Krinsky concluded that even if Leonardo is depicted in the engraving, the artwork reveals little we don't already know about the Renaissance legend. "We are not looking at a new work by Leonardo himself. We learn little about his appearance that wasn't already known. The interesting discovery is that the face might be Leonardo's, and if so, one of Leonardo's contemporaries thought so well of him that he identified him with an Olympian divinity. Professor Duffin certainly deserves praise for drawing our attention to the print and its potential meaning, even if the print itself is no masterwork."

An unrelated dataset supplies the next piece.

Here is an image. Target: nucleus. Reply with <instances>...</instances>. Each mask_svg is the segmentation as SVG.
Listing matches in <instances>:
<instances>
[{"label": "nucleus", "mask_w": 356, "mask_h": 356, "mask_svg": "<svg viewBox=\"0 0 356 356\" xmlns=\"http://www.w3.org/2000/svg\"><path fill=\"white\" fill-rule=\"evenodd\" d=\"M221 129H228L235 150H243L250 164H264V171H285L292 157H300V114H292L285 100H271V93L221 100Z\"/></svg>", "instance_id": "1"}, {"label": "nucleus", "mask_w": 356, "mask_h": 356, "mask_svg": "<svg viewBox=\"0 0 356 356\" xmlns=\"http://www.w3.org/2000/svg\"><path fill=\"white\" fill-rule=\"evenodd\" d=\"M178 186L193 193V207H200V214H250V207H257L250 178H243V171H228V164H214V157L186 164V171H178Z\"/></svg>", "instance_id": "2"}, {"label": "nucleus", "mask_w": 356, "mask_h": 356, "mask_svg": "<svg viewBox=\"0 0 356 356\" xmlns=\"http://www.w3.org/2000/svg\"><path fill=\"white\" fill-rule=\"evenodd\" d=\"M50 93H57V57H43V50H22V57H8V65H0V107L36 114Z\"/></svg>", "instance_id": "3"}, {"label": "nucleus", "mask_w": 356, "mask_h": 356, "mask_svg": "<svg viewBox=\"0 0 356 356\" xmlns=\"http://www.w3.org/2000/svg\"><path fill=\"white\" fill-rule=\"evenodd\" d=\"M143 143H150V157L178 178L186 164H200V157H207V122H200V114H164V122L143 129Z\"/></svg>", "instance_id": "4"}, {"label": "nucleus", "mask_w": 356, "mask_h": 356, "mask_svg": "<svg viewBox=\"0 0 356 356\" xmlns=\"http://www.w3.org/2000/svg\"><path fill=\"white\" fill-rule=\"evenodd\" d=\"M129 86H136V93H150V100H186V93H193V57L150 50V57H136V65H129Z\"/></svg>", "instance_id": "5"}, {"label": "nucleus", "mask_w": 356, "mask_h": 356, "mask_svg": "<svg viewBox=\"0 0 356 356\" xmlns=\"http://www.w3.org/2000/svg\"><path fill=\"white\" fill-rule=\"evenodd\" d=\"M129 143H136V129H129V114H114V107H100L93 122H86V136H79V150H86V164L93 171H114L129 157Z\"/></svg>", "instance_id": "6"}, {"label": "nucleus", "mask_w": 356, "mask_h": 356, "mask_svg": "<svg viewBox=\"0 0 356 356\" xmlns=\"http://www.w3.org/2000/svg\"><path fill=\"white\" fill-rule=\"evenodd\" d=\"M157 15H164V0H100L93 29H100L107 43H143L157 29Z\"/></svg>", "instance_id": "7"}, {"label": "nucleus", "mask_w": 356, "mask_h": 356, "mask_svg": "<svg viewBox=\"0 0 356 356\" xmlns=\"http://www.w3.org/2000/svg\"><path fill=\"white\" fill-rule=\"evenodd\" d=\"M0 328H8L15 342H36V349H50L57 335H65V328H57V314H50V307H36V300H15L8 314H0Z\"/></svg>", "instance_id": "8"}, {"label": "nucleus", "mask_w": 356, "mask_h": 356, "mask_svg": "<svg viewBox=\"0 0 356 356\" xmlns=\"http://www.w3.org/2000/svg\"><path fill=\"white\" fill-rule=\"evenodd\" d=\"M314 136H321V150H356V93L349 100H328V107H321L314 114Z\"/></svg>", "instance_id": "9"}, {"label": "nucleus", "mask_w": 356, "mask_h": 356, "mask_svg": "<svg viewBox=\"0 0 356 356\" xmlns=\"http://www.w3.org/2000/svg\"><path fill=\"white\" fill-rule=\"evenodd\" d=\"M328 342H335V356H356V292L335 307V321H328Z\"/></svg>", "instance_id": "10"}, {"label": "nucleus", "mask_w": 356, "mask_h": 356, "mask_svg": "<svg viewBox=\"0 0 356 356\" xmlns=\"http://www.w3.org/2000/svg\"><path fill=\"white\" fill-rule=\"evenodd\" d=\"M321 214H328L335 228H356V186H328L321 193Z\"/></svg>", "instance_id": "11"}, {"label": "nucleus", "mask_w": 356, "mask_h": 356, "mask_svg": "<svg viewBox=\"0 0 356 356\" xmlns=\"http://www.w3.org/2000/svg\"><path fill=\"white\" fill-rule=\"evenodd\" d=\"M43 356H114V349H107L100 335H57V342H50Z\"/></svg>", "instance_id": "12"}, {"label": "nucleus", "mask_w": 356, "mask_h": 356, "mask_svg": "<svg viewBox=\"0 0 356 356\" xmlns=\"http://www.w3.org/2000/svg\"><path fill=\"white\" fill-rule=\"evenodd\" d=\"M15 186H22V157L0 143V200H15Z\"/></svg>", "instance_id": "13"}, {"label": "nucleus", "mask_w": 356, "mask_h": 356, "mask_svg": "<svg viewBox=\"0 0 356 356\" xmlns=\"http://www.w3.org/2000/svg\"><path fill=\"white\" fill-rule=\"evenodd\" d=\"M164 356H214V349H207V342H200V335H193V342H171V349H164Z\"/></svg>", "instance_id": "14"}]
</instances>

Dennis V. Geronimus, Associate Professor of Renaissance Art and Chair of the Department of Art History at NYU, was more skeptical of Duffin's claim. "A connection between the seated musician and Leonardo is possible, but I would not say that it's probable," he wrote. "There is no other Renaissance master from whose hand one might wish a newly discovered or previously overlooked image possibly to have sprung. The same may be said of of his own captured likeness, especially when that likeness corresponds with that of a long-haired and bearded, almost sorcerer-like figure. In both cases, the visual evidence very seldom bears up to sustained scrutiny."
He concluded: "In the case of the Raimondi engraving, the most straightforward interpretation is also the likeliest: The seated musician is Orpheus among the animals, the mythical figure shown playing a contemporary instrument -- be it a lute or, in this case, a lira da braccio -- as was so often the case in Renaissance imagery. [But] one could also imagine Raimondi possibly casting Orpheus in the guise of Leonardo, knowing as we do that the latter was something of a musical virtuoso."
If Duffin's theory turns out to be true, the clever professor will have discovered what's only the third known portrait of the iconic artist in existence. And one of the other two is in pretty bad shape, specifically, "damaged beyond repair." We're hoping Duffin's pivotal theory checks out and the world will have another shot to ogle Leo's curly locks.
We reached out to the Cleveland Museum of Art for comment and they have yet to respond.